-- START OF GIVEN RECORDS --

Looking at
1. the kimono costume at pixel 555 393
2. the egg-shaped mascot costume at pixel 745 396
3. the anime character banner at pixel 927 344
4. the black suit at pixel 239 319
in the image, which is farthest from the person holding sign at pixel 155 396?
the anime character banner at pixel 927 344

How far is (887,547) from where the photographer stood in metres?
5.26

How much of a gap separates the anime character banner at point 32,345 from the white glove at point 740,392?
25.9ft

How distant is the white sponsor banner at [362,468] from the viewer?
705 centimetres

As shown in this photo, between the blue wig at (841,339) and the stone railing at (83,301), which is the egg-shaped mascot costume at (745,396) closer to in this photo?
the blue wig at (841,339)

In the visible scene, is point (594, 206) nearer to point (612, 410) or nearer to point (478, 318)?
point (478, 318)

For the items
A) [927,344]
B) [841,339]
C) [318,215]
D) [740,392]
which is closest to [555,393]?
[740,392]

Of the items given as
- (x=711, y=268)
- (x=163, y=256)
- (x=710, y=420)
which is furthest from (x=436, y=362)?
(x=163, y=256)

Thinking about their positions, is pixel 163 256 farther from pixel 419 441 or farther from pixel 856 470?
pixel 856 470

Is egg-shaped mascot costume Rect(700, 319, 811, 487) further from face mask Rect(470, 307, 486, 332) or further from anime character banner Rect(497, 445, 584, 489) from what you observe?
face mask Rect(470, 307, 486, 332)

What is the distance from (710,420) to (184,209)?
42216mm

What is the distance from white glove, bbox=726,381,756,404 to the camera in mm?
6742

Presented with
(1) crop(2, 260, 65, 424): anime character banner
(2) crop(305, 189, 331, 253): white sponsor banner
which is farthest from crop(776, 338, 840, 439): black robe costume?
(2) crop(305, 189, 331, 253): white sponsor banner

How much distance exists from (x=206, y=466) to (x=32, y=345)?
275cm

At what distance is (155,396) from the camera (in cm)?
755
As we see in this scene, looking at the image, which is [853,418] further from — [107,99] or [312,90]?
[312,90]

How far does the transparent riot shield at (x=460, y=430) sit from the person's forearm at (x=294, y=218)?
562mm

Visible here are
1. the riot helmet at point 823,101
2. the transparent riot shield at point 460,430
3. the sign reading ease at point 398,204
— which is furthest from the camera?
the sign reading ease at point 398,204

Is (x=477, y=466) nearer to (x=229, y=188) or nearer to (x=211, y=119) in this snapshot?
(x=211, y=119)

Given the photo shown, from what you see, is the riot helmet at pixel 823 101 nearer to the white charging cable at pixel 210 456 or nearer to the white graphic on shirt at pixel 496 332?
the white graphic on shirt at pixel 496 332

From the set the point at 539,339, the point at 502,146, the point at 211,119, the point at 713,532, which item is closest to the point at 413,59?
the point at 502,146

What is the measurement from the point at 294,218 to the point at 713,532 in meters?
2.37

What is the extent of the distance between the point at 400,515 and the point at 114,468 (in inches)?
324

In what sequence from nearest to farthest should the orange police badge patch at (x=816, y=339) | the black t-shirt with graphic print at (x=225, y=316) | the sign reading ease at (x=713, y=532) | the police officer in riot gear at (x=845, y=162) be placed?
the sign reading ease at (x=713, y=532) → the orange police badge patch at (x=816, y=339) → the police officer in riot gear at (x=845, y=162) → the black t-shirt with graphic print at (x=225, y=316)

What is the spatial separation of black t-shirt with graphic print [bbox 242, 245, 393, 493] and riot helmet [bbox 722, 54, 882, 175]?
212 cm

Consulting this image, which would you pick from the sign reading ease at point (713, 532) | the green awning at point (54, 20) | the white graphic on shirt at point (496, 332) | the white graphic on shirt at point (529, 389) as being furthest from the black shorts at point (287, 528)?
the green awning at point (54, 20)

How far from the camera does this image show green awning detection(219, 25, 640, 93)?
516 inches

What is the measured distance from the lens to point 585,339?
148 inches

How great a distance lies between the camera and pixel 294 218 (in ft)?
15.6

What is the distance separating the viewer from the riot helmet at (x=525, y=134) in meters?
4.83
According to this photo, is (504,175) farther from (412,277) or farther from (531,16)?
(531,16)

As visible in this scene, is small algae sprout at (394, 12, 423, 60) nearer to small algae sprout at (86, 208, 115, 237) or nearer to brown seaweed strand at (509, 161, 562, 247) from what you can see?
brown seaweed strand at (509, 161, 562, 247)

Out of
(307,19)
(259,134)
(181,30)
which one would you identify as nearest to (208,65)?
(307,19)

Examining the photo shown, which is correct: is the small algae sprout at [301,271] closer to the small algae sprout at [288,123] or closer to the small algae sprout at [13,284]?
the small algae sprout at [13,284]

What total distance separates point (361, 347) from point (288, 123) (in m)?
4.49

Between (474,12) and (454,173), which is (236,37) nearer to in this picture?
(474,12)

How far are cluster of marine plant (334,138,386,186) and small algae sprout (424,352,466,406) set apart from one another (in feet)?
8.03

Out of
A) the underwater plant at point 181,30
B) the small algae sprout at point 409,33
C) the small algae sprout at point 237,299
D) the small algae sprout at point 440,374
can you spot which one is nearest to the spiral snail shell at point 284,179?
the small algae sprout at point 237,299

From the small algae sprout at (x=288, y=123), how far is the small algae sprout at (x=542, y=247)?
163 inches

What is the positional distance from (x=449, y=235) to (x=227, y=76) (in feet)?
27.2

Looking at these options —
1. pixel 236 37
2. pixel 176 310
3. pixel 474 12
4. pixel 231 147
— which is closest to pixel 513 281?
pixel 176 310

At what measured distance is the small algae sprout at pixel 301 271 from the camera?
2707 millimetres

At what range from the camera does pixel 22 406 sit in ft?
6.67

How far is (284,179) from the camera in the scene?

-- END OF GIVEN RECORDS --

## PROBLEM TO SOLVE:
Rewrite all of the lines above, substituting "inflatable mascot costume" for every occurrence of "egg-shaped mascot costume" and leaving everything else untouched.

## REPLY TO THE EXERCISE:
Looking at
1. the kimono costume at pixel 555 393
2. the inflatable mascot costume at pixel 745 396
3. the anime character banner at pixel 927 344
4. the black suit at pixel 239 319
in the image, which is farthest from the person holding sign at pixel 155 396?
the anime character banner at pixel 927 344

How far is (887,547) from where the photographer stood in metres?
5.26

How much of a gap separates the anime character banner at point 32,345 from the white glove at point 740,392?
25.9ft

How distant is the white sponsor banner at [362,468] from the viewer?
705 centimetres

As shown in this photo, between the blue wig at (841,339) and the stone railing at (83,301), which is the inflatable mascot costume at (745,396) closer to in this photo?
the blue wig at (841,339)

In the visible scene, is point (594, 206) nearer to point (612, 410) or nearer to point (478, 318)?
point (478, 318)

For the items
A) [927,344]
B) [841,339]
C) [318,215]
D) [740,392]
which is closest to [555,393]?
[740,392]

Of the items given as
- (x=711, y=268)
- (x=163, y=256)
- (x=710, y=420)
which is furthest from (x=436, y=362)?
(x=163, y=256)

Thinking about their positions, is pixel 163 256 farther from pixel 419 441 or farther from pixel 856 470?
pixel 856 470

Is inflatable mascot costume Rect(700, 319, 811, 487) further from face mask Rect(470, 307, 486, 332) or further from anime character banner Rect(497, 445, 584, 489) from what you observe?
face mask Rect(470, 307, 486, 332)

What is the distance from (710,420) to (184,209)?
42216mm

What is the distance from white glove, bbox=726,381,756,404 to the camera in mm?
6742

Presented with
(1) crop(2, 260, 65, 424): anime character banner
(2) crop(305, 189, 331, 253): white sponsor banner
which is farthest from crop(776, 338, 840, 439): black robe costume?
(2) crop(305, 189, 331, 253): white sponsor banner

How much distance exists from (x=206, y=466) to (x=32, y=345)?
275cm

At what distance is (155,396) from the camera (in cm)?
755
As we see in this scene, looking at the image, which is [853,418] further from — [107,99] or [312,90]?
[312,90]

How far does the transparent riot shield at (x=460, y=430) sit from the person's forearm at (x=294, y=218)?
562mm

Visible here are
1. the riot helmet at point 823,101
2. the transparent riot shield at point 460,430
3. the sign reading ease at point 398,204
— which is furthest from the camera?
the sign reading ease at point 398,204

Is (x=477, y=466) nearer to (x=229, y=188) or nearer to (x=211, y=119) in this snapshot?
(x=211, y=119)

Given the photo shown, from what you see, is the riot helmet at pixel 823 101 nearer to the white charging cable at pixel 210 456 or nearer to the white graphic on shirt at pixel 496 332?
the white graphic on shirt at pixel 496 332

From the set the point at 539,339, the point at 502,146, the point at 211,119, the point at 713,532, which item is closest to the point at 413,59?
the point at 502,146

What is the measurement from the point at 294,218 to the point at 713,532 in meters?
2.37

What is the extent of the distance between the point at 400,515 and the point at 114,468 (in inches)?
324

In what sequence from nearest to farthest should the orange police badge patch at (x=816, y=339) | the black t-shirt with graphic print at (x=225, y=316) | the sign reading ease at (x=713, y=532) | the police officer in riot gear at (x=845, y=162) be placed?
the sign reading ease at (x=713, y=532) → the orange police badge patch at (x=816, y=339) → the police officer in riot gear at (x=845, y=162) → the black t-shirt with graphic print at (x=225, y=316)

What is the spatial separation of black t-shirt with graphic print [bbox 242, 245, 393, 493] and riot helmet [bbox 722, 54, 882, 175]?
212 cm

Consulting this image, which would you pick from the sign reading ease at point (713, 532) | the green awning at point (54, 20) | the white graphic on shirt at point (496, 332) | the white graphic on shirt at point (529, 389) as being furthest from the black shorts at point (287, 528)?
the green awning at point (54, 20)

How far from the camera does this image show green awning detection(219, 25, 640, 93)?
516 inches

What is the measured distance from the lens to point 585,339?
148 inches

How great a distance lies between the camera and pixel 294 218 (in ft)?
15.6

What is the distance separating the viewer from the riot helmet at (x=525, y=134) in meters?
4.83
According to this photo, is (504,175) farther from (412,277) or farther from (531,16)?
(531,16)

As visible in this scene, is small algae sprout at (394, 12, 423, 60) nearer to small algae sprout at (86, 208, 115, 237) or nearer to brown seaweed strand at (509, 161, 562, 247) from what you can see?
brown seaweed strand at (509, 161, 562, 247)

Out of
(307,19)
(259,134)
(181,30)
which one would you identify as nearest to (208,65)?
(307,19)

Examining the photo shown, which is correct: is the small algae sprout at [301,271] closer to the small algae sprout at [288,123] or closer to the small algae sprout at [13,284]?
the small algae sprout at [13,284]

What total distance separates point (361, 347) from point (288, 123) (in m)?
4.49

Between (474,12) and (454,173), which is (236,37) nearer to in this picture?
(474,12)

How far are cluster of marine plant (334,138,386,186) and small algae sprout (424,352,466,406) set apart from one another (in feet)?
8.03

Out of
A) the underwater plant at point 181,30
B) the small algae sprout at point 409,33
C) the small algae sprout at point 237,299
D) the small algae sprout at point 440,374
can you spot which one is nearest to the spiral snail shell at point 284,179?
the small algae sprout at point 237,299

From the small algae sprout at (x=288, y=123), how far is the small algae sprout at (x=542, y=247)?
163 inches

What is the positional distance from (x=449, y=235) to (x=227, y=76) (in feet)?
27.2

Looking at these options —
1. pixel 236 37
2. pixel 176 310
3. pixel 474 12
4. pixel 231 147
— which is closest to pixel 513 281?
pixel 176 310

At what measured distance is the small algae sprout at pixel 301 271 from the camera?
2707 millimetres

At what range from the camera does pixel 22 406 sit in ft?
6.67

How far is (284,179) from the camera in the scene?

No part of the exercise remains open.